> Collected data
■ ■ ■ ■ ■

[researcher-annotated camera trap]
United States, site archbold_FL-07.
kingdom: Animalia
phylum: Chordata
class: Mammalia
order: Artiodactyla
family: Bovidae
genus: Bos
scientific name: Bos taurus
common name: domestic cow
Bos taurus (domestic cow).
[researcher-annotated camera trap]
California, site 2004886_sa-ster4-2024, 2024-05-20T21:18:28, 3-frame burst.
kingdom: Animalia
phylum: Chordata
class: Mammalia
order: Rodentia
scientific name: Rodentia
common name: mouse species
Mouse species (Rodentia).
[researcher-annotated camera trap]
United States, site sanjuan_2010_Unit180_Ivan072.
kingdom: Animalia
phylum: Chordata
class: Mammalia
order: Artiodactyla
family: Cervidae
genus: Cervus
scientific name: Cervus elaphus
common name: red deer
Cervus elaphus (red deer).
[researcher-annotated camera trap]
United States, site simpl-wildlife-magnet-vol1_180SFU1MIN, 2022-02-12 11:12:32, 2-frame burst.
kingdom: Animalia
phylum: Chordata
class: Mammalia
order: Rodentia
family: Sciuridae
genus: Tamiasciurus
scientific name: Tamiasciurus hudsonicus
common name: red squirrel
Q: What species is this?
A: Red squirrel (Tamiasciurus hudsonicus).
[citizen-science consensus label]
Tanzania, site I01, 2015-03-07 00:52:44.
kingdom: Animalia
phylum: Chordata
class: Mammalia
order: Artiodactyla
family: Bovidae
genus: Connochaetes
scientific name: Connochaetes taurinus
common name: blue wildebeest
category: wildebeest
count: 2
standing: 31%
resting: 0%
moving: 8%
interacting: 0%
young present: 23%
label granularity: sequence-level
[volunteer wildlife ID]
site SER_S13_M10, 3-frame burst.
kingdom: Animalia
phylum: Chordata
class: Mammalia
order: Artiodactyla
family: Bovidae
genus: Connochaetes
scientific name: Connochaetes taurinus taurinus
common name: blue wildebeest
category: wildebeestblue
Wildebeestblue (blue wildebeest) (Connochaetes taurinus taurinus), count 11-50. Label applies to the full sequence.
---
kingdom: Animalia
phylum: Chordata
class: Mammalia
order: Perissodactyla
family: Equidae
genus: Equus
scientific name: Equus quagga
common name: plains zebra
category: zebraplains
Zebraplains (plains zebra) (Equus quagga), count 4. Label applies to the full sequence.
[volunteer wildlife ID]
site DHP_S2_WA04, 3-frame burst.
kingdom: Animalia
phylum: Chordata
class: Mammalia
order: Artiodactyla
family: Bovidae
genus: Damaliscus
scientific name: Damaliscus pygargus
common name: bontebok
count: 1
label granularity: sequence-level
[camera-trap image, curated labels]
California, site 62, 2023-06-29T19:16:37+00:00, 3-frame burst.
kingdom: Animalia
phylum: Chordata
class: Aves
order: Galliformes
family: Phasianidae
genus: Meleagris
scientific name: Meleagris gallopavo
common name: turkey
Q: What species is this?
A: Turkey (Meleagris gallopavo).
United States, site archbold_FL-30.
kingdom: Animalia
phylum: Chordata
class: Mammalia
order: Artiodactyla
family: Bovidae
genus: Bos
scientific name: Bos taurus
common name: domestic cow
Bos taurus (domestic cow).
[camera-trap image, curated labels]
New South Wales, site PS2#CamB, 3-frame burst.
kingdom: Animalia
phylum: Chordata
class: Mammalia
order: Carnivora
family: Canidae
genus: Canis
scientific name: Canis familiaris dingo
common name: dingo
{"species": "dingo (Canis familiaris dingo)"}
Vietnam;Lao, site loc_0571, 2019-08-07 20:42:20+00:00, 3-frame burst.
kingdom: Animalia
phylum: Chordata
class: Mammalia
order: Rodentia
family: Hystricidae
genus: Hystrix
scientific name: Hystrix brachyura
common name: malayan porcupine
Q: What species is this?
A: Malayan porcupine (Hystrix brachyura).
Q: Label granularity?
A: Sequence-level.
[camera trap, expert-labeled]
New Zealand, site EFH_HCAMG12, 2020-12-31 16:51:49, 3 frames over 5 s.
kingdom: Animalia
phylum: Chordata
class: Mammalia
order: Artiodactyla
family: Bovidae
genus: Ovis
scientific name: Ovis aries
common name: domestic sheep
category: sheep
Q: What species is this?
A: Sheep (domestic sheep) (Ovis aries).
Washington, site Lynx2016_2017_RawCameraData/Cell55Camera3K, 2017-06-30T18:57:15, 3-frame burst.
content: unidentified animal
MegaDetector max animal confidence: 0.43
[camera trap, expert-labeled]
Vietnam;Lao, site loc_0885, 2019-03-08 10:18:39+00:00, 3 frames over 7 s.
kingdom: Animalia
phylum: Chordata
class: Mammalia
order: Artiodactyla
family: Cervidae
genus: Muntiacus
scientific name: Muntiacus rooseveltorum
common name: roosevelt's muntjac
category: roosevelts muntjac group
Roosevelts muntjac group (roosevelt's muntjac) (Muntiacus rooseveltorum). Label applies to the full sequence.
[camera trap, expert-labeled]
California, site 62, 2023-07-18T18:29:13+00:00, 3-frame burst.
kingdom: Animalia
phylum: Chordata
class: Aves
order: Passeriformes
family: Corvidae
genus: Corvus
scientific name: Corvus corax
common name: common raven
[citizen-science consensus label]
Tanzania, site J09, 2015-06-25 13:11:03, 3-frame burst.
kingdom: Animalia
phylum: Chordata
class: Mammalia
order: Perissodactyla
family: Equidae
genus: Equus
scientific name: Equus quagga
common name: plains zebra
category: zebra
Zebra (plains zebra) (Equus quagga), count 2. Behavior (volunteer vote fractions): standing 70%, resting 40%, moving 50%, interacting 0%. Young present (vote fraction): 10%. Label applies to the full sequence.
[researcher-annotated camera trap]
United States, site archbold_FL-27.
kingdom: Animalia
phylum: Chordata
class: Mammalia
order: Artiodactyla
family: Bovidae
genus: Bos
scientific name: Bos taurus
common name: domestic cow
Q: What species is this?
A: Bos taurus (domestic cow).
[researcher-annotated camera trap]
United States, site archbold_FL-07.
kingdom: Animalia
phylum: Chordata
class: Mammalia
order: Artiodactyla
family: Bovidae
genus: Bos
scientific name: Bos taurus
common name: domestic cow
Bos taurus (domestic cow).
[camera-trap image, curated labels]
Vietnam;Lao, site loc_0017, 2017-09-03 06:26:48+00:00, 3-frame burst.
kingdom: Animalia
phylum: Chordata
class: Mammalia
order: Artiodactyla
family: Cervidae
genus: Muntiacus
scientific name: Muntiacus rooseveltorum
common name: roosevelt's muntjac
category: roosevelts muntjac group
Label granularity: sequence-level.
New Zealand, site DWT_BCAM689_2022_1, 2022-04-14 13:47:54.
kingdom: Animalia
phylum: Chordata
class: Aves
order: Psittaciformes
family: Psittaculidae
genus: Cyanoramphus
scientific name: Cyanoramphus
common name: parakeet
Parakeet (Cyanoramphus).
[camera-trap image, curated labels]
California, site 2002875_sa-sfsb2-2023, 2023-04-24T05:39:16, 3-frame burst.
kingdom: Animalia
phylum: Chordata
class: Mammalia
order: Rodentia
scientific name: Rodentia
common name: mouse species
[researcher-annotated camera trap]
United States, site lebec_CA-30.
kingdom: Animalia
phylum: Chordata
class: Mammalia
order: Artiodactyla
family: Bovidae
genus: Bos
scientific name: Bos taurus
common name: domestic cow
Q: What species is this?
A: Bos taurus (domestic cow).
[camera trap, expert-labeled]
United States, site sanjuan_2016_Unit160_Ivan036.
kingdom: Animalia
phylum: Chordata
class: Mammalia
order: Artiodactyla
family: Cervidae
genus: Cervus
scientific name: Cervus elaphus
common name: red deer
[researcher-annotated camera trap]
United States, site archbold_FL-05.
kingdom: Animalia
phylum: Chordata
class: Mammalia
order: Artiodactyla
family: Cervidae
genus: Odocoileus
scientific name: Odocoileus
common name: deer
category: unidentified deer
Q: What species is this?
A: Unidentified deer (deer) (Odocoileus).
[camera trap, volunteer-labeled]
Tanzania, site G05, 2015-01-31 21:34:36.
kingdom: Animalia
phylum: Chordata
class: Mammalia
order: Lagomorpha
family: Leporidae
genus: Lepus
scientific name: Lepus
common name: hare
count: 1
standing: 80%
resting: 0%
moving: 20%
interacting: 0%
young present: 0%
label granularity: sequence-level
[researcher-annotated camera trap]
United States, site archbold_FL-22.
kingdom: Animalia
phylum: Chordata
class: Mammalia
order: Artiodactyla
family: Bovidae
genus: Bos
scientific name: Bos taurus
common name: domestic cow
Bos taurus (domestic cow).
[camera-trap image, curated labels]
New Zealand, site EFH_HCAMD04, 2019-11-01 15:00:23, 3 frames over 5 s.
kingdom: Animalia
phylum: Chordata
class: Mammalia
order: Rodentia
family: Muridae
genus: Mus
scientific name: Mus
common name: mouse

■ ■ ■ ■ ■

> YOUR GOAL
Go line by line through the records above and copy each one containing "United".

> ANSWER SECTION
United States, site archbold_FL-07.
United States, site sanjuan_2010_Unit180_Ivan072.
United States, site simpl-wildlife-magnet-vol1_180SFU1MIN, 2022-02-12 11:12:32, 2-frame burst.
United States, site archbold_FL-30.
United States, site archbold_FL-27.
United States, site archbold_FL-07.
United States, site lebec_CA-30.
United States, site sanjuan_2016_Unit160_Ivan036.
United States, site archbold_FL-05.
United States, site archbold_FL-22.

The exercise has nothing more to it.